Collected Works of Watchman Nee, The (Set 1) Vol. 12: The Spiritual Man (1), by Watchman Nee


The apostle’s struggle in Romans 7 was a struggle against the sin that dwells within the body. He said, "For sin, seizing the opportunity...deceived me...killed me...I am..sold under sin...It is no longer I that work it out, but sin that dwells in me" (vv. 11, 14, 17, 20). When believers are still fleshly, they are usually overcome by the sin dwelling within, so that they have many battles and they commit sins.

The requirements of our body may generally be classified under three categories: nourishment, procreation, and defense. Before man’s fall, these three matters were legitimate and without the contamination of sins. But after man fell and inherited the sinful nature, these matters became the media for the committing of sins. Since we need nourishment, the world makes use of eating and drinking to entice us. The first temptation that ever confronted mankind was in this very matter of food. Just as the fruit of the tree of the knowledge of good and evil ensnared Eve then, so the pleasures of eating and drinking have become sins of the flesh today. We should not take the matter of food lightly, for too often many carnal believers have stumbled in this point.

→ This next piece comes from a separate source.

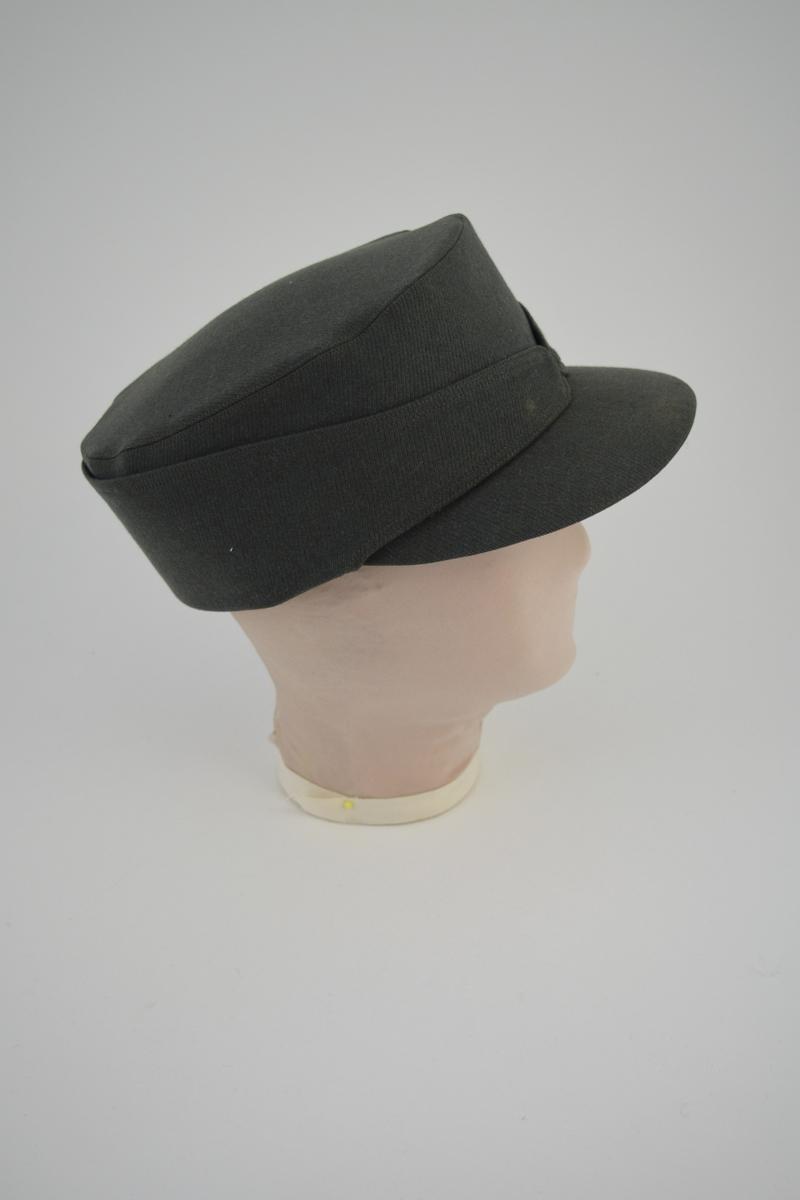 Form: Oval, hodeformet, bred avstivet kant, plan oval hattepull,  stofftrukket. Bred buet, stofftrukket skygge. Hattepull innvendig vattert. På innsiden et nedfellbart nakkestykke/ørevarmere.   Et nakkestykke er brettet opp bak og avsluttes med to spisser som er lagt kant i kant i luens midtpunkt foran.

It was also because of the matter of eating and drinking that the Corinthian believers caused many of the brothers to stumble (1 Cor. 8). Hence, deacons and elders of the church at that time had to overcome in the matter of food (1 Tim. 3:3, 8). Only a spiritual man knows how unprofitable it is for one to be given to eating and drinking. So, whether one eats or drinks or whatever he does, he should do it all to the glory of God.

Second, after man’s fall, procreation became the lust of man. In the Scriptures, lust and the flesh are particularly linked together. Even in the garden of Eden the sin of greediness gave rise to lust and shame. Paul in his first Epistle to the Corinthians also linked these two together (6:13, 15). He also considered drunkenness as being related to uncleanness (vv. 9-10).

Finally, there is the matter of self-defense. When sin is in control, the body begins to show forth its strength in an attempt to preserve itself. Anything that threatens to destroy our peace, happiness, and comfort is to be opposed. Such fruits are anger and strife borne of man’s so-called temper which have their origin in the flesh and are therefore sins of the flesh. Many sins have been produced directly and indirectly out of self-defense because sin is the motivating power within. It is for the preservation of one’s personal interest, his personal existence, his personal reputation, his personal opinion, and a hundred and one things personal to himself, that many of the darkest sins of the world are produced.

If we analyze the numerous sins of the world one by one, we shall see that they are generally related to the three categories mentioned above. A fleshly Christian is one who is controlled by any or all of these three categories. Invariably, men of the world are all subject to the control of the sins of the body, but this is not surprising for they are not yet regenerated, but are still of the flesh. However, if a regenerated Christian incessantly vacillates between victory and defeat, is unable to deliver himself from the power of sin, and remains too long in the flesh, then he is abnormal. A believer should allow the Holy Spirit to search his heart so that he may be enlightened by God to know what things are forbidden by the law of the Holy Spirit and the law of nature, what things are obstructing him from the exercise of temperance and self-control, and what things are restricting him from serving God freely in the spirit. Unless these sins are removed, there is no possibility for him to enter into spiritual life.


The flesh has many outlets. On God’s side, we have seen how it is at enmity with God and how it cannot possibly please Him. Nevertheless, unless it is revealed to him by the Holy Spirit, neither the believer nor the sinner can know that the flesh is so worthless, so hateful, and so defiled in the eyes of God. It is only when God, by His Spirit, reveals the true condition of the flesh to man that man can deal with the flesh according to God’s view.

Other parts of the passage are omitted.